Community College Dean Suggests Outsourcing Email, Ditching Proprietary Software

I think I personally drove our previous IT guru to retirement with my constant nagging about 'open source' that and 'free' that. (See this post from 2005 as an example.) His responses started off generous-but-condescending -- "that's an interesting idea, but as you know, we don't have the staff to support it" -- and eventually became downright testy. But it struck me as a good idea then, and it strikes me as even more so now. In a time when we're shrinking the cadre of full-time faculty to save money, why the hell are we buying servers and paying staff for our own internal email system? Why not use gmail (or something similar) and use the savings to, I don't know, hire faculty?

Going farther, why the hell are we sending boatloads of cash to Microsoft for a gazillion Office licenses when AbiWord and OpenOffice are out there for free? (Google Docs shows promise, too.) For that matter, why not try Linux instead of Windows? Let Bill Gates absorb the hit, rather than my English department. He's better able to take it. And the time we save with fewer system crashes wouldn't be trivial.

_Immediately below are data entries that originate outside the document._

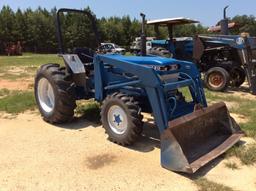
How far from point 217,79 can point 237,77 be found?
925mm

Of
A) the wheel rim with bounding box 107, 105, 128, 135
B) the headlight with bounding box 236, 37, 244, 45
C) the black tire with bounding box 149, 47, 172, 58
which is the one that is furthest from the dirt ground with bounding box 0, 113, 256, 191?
the black tire with bounding box 149, 47, 172, 58

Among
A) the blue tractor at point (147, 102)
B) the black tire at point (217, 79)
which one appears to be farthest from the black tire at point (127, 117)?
the black tire at point (217, 79)

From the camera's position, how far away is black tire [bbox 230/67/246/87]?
12.0 meters

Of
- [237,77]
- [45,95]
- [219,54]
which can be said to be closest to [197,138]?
[45,95]

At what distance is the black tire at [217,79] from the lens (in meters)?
11.3

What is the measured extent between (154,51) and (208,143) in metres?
7.54

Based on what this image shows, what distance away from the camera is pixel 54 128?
274 inches

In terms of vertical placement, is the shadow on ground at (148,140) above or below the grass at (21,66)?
below

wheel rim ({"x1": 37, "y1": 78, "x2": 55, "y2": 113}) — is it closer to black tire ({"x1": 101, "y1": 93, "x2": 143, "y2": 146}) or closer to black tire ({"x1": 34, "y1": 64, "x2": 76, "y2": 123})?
black tire ({"x1": 34, "y1": 64, "x2": 76, "y2": 123})

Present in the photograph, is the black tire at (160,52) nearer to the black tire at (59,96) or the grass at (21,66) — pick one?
the grass at (21,66)

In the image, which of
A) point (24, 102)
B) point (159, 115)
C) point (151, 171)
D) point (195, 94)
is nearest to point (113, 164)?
point (151, 171)

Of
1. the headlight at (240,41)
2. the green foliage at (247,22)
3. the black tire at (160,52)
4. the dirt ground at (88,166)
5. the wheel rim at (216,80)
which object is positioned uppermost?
the green foliage at (247,22)

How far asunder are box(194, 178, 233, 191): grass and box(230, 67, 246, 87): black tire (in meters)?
7.71

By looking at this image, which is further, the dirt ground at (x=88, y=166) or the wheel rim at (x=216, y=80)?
the wheel rim at (x=216, y=80)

And have you tried Blackboard/WebCT recently? Sheesh. I mean, Sakai and Moodle are just sitting there...

The only semi-persuasive argument I've heard for continuing to feed the Windows pig is that it's the "industry standard." That's true, but circular. It's true until it abruptly isn't.

Also, if the Windows ecosystem used open document formats, then switching to another system (Mac, Linux, whatever) would be trivial.